Plain vanilla hadoop - Taking long time to run hadoop commands/jobs

@itversity

Hi, I’ve successfully setup a plain vanilla hadoop cluster as per your video series. But while practicing, i observed that it is taking long time to execute map reduce jobs or even the regular hadoop commands like ‘ls’.

Please suggest some performance improvement.
I’m using a 8GB RAM lenovo laptop with i7 core processor 2.6 GHz and DDR3 RAM.

@iamteja

Buddy, as you have mentioned hadoop cluster and laptop configuration,are you using virtual box for same?

thanks
Saurabh

@saurabhbhanwala
No buddy, I’m using VMware workstation.

@iamteja Okay, the virtual server you are using for running commands and executing MapReduce,please check its configurations.Slowness on virtual machines usually happen due to resources limitation.

Try allocating some more RAM to it ,see if performance improves.
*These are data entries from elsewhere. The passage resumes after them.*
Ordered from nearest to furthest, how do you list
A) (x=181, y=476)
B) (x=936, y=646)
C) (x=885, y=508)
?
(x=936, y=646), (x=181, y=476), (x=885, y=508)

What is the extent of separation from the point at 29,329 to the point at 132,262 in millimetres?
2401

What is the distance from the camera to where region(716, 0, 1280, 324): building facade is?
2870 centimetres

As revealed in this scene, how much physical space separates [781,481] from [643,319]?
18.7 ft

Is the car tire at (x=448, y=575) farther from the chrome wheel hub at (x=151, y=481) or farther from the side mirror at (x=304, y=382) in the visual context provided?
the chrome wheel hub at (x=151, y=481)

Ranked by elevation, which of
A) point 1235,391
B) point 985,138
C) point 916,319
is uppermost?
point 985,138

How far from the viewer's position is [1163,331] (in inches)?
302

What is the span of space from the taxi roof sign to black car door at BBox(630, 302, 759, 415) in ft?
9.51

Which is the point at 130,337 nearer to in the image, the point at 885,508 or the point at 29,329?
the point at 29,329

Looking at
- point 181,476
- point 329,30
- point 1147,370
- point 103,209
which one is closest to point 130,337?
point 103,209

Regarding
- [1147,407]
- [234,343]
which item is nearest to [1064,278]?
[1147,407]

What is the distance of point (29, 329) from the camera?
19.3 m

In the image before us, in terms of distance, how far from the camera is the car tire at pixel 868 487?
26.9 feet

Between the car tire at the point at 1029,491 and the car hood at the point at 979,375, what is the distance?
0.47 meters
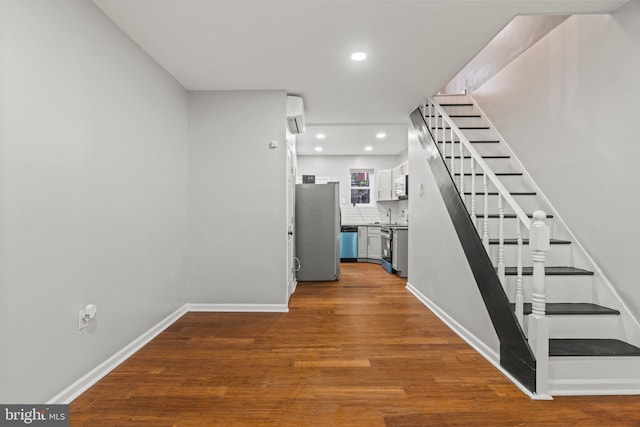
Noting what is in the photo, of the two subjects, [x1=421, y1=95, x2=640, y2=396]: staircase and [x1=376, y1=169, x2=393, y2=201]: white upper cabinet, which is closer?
Result: [x1=421, y1=95, x2=640, y2=396]: staircase

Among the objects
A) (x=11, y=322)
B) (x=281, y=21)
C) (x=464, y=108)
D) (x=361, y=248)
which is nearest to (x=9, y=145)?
(x=11, y=322)

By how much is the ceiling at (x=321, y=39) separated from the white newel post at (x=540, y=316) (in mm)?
1519

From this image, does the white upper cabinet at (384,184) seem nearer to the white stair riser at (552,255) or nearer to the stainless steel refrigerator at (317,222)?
the stainless steel refrigerator at (317,222)

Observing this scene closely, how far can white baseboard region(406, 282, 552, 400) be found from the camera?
194cm

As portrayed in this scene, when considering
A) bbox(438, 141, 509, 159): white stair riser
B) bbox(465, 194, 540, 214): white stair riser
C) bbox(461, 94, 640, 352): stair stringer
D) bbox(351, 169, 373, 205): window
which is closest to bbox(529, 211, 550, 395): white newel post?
bbox(461, 94, 640, 352): stair stringer

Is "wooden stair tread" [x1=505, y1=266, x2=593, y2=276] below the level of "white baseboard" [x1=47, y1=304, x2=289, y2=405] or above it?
above

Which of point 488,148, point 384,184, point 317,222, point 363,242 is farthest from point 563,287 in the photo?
point 384,184

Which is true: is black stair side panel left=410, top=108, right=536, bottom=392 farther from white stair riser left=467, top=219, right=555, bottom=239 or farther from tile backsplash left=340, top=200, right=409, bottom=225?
tile backsplash left=340, top=200, right=409, bottom=225

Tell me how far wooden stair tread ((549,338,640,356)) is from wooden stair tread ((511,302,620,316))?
0.61 ft

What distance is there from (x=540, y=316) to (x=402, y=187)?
4552 millimetres

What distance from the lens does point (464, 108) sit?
4133 millimetres

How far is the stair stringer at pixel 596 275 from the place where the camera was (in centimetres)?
204

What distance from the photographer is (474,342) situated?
2.57 meters

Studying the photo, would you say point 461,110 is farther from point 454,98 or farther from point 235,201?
point 235,201
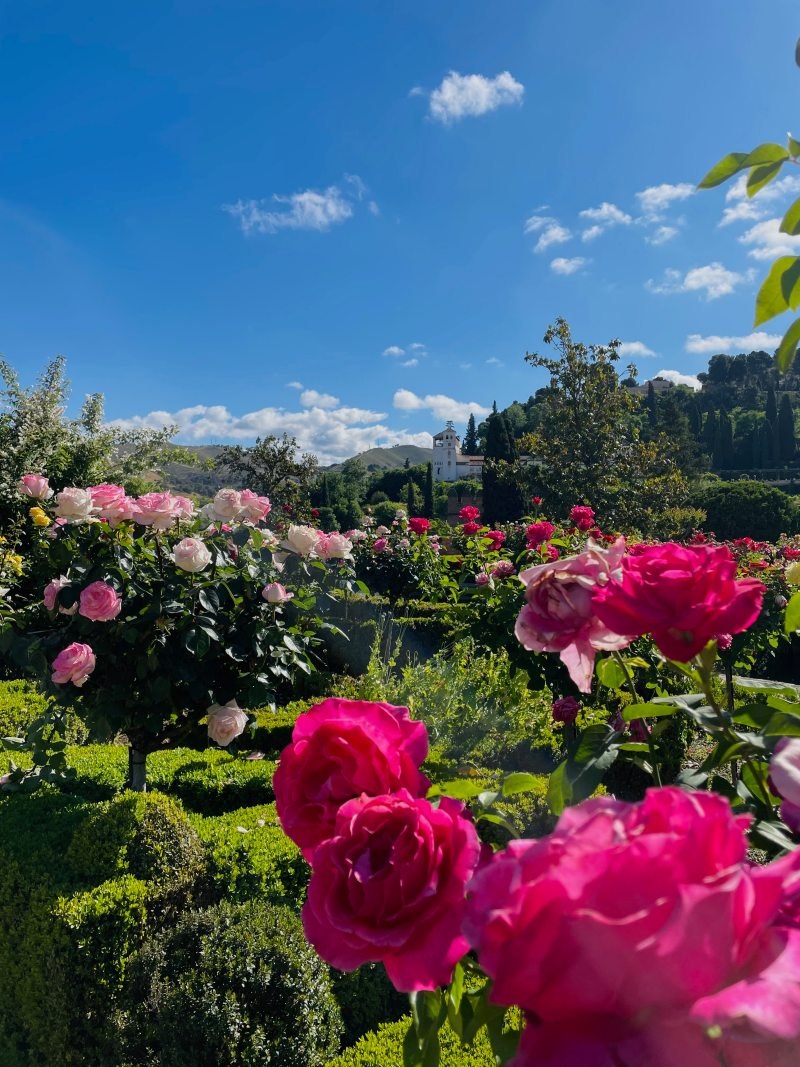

Also monitor stats of your laptop to see if some process is using RAM,CPU or disk causing spikes.

Hope this will help!

thanks
Saurabh

@saurabhbhanwala
Thanks for the reply. I’ve currently 1GB memory assigned to my virtual machine on which am executing MapReduce. Below is my windows RAM usage screenshot. Do you think I should make it 2GB for my virtual machine? I doubt that would slow my laptop completely as I won’t be left with much RAM for other usage.
Let me know your thoughts.


Thank you!

@iamteja check cache ,try refreshing it…

@iamteja Any luck with performance or still facing issues?

@saurabhbhanwala
I’ve increased VM memory size to 2GB and I can hardly notice any difference :disappointed:

@iamteja the distribution you are using is standalone or pseudo?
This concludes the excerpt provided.